**Aim of the exercise:** Pick up the passage on Ellen White and individual character perfection after its last sentence and keep writing it. The data placed after the passage is not part of it.

**Document passage:**
# # # # # # #
The article in question places enormous weight on Ellen White’s statement that the saints “may have imperfections of character” at this time [15], ignoring the clarifying evidence of both the investigative nature of Jesus’ statement [16] and Ellen White’s other statements which clearly place the sins of the Last Generation saints in the past at this particular point [17].  Because the author fails to consider the larger weight of inspired evidence, he writes as follows regarding Ellen White’s well-known statement in Christ’s Object Lessons regarding the perfect reproduction of Jesus’ character in Christian lives as a prerequisite for the coming of Jesus.  This, of course, is the statement where she writes:

When the character of Christ shall be perfectly reproduced in His people, then He will come to claim them as His own [18].

The article in question, citing this statement in light of the earlier one from Prophets and Kings (“they may have imperfections of character”), observes as follows:

When we compare the material from Christ’s Object Lessons with the material from Prophets and Kings, logically we must give the COL passage a corporate interpretation because Joshua and his cohorts as individuals have “imperfections of character” [19].

Years ago I first heard this “corporate” interpretation of character perfection from another modern (now deceased) Adventist author [20].  But it is totally contrary to the collective teachings of both the Bible and the writings of Ellen White, as the following passages bear witness:

Beloved, now are we the sons of God, and it doth not yet appear what we shall be, but we know that, when He shall appear, we shall be like Him, for we shall see Him as He is.

            And every man that hath this hope in Him purifieth himself, even as He is pure…

Little children, let no man deceive you: he that doeth righteousness is righteous, even as He is righteous (1 John 3:2-3,7).

All are personally exposed to the temptations that Christ overcame, but strength is provided for them in the all-powerful name of the great Conqueror. And all must, for themselves, individually overcome [21].

The work of preparation is an individual work. We are not saved in groups. The purity and devotion of one will not offset the want of these qualities in another. Though all nations are to pass in judgment before God, yet He will examine the case of each individual with as close and searching scrutiny as if there were not another being upon the earth. Everyone must be tested and found without spot or wrinkle or any such thing [22].
# # # # # # #
**Source data:**
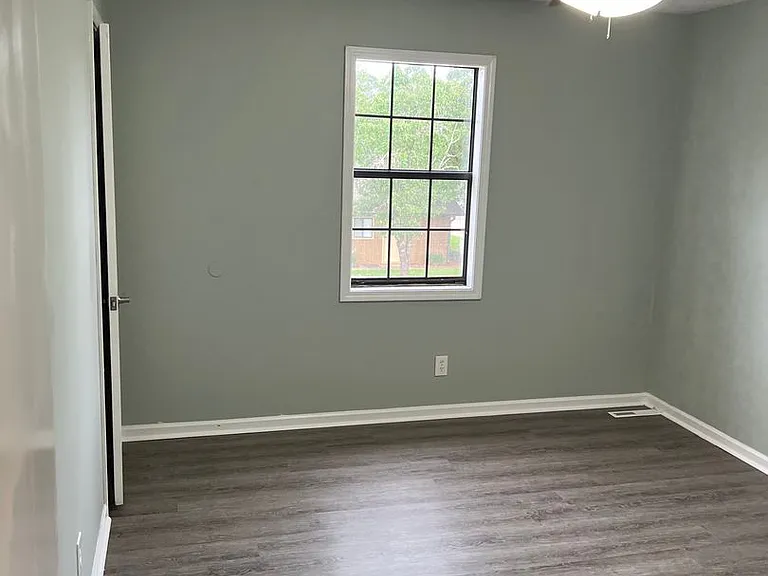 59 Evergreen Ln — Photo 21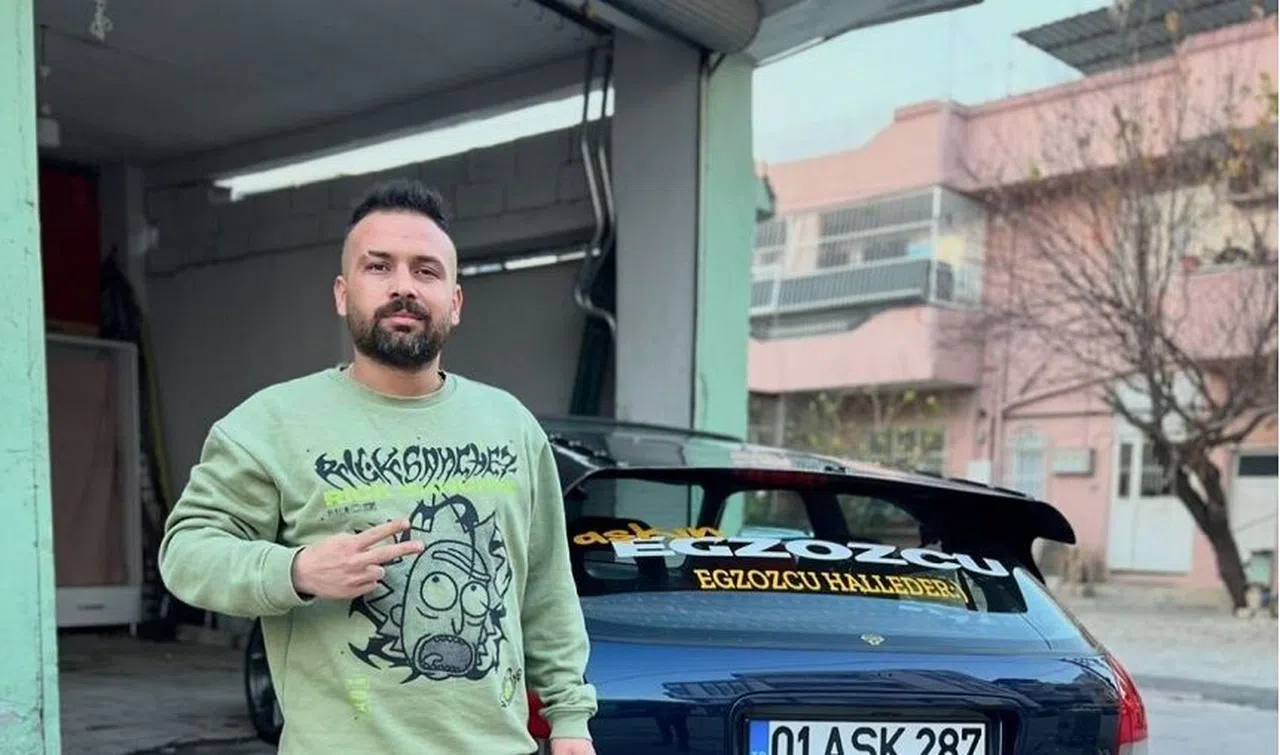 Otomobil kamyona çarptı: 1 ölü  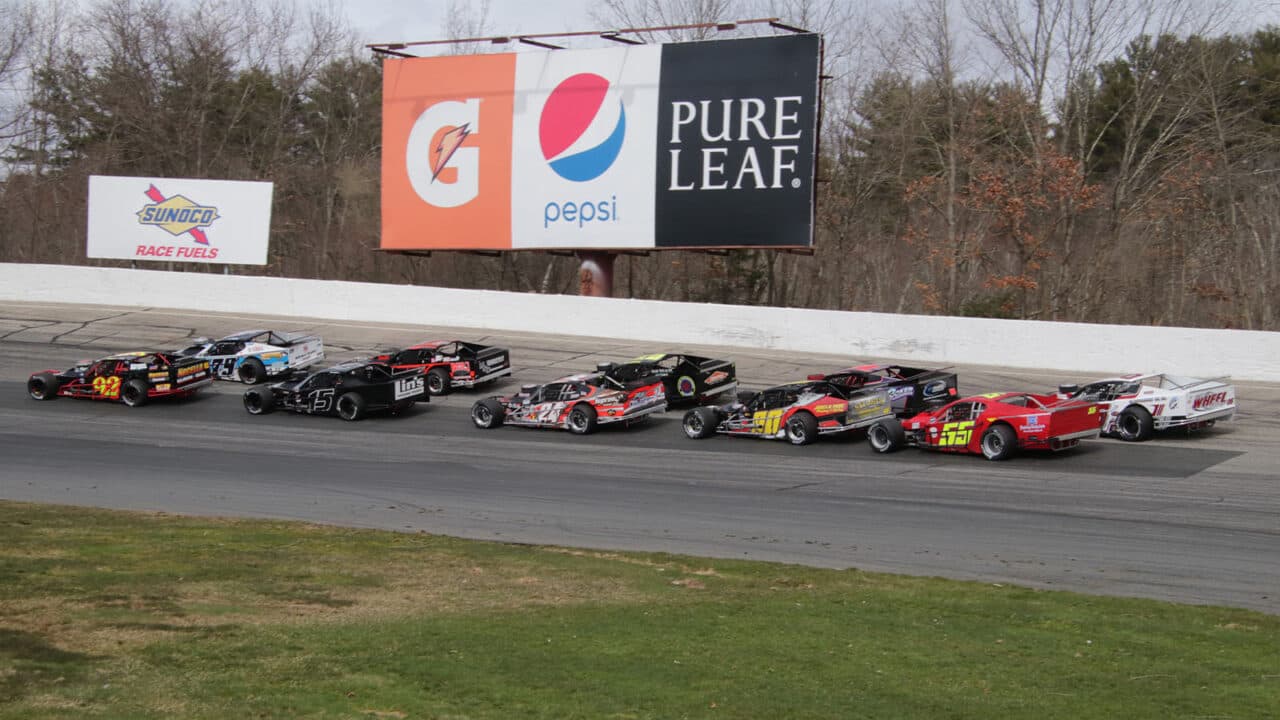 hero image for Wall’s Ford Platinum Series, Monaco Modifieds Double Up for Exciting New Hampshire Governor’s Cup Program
# # # # # # #
**Task result:**
One is truly perplexed as to what this “corporate perfection” described by the article in question is supposed to look like—as if the unbeliever who encounters a church member who nurtures racial hostility, abuses his children, or deals dishonestly in business can console himself that while the Christian he happened to meet wasn’t perfect, the church as a corporate body somehow is! The lyrics of a song some years ago come to mind: “You’re the only Jesus some will ever see; you’re the only words of life some will ever read” [23].

Like so many others, the author of the article in question seems to think that if he can only find a way to de-sharpen the famed exhortation to perfect Christlikeness in Christ’s Object Lessons, p. 69, that he can somehow succeed in undermining the case for Last Generation Theology that pervades both Scripture and the writings of Ellen White.  But the Bible verses which affirm the necessity of Spirit-empowered sinless conduct in this life (e.g. Psalm 4:4; 119:1-3,11; John 8:11; Rom. 6:14; 8:4; I Cor. 15:34; II Cor. 7:1; 10:4-5; Eph. 5:27; Phil. 4:13; I Peter 2:21-22; 4:1; I John 1:7,9; Jude 24), in particular for the final generation of saints who await Christ at His coming (Zeph. 3:13; I Thess. 5:23; I Tim. 6:13-14; James 5:7-8; II Peter 3:10-14; I John 3:2-3; Rev. 3:21; 12:17; 14:5,12), are numerous and ubiquitous throughout both Testaments.  Like the Trinity, the virgin birth, the bodily resurrection of Jesus, the Sabbath, natural mortality, the investigative judgment, and a host of other tenets, Last Generation Theology is first and foremost a Bible doctrine.               

And far from being based on one or two Ellen White statements, as the article in question and other critics of Last Generation Theology allege [24], Ellen White’s support of this Biblical teaching is pervasive throughout her writings, throughout every period of her prophetic ministry.  Such statements as the following are but a few that affirm her witness on this point:

Those who receive the seal of the living God and are protected in the time of trouble must reflect the image of Jesus fully….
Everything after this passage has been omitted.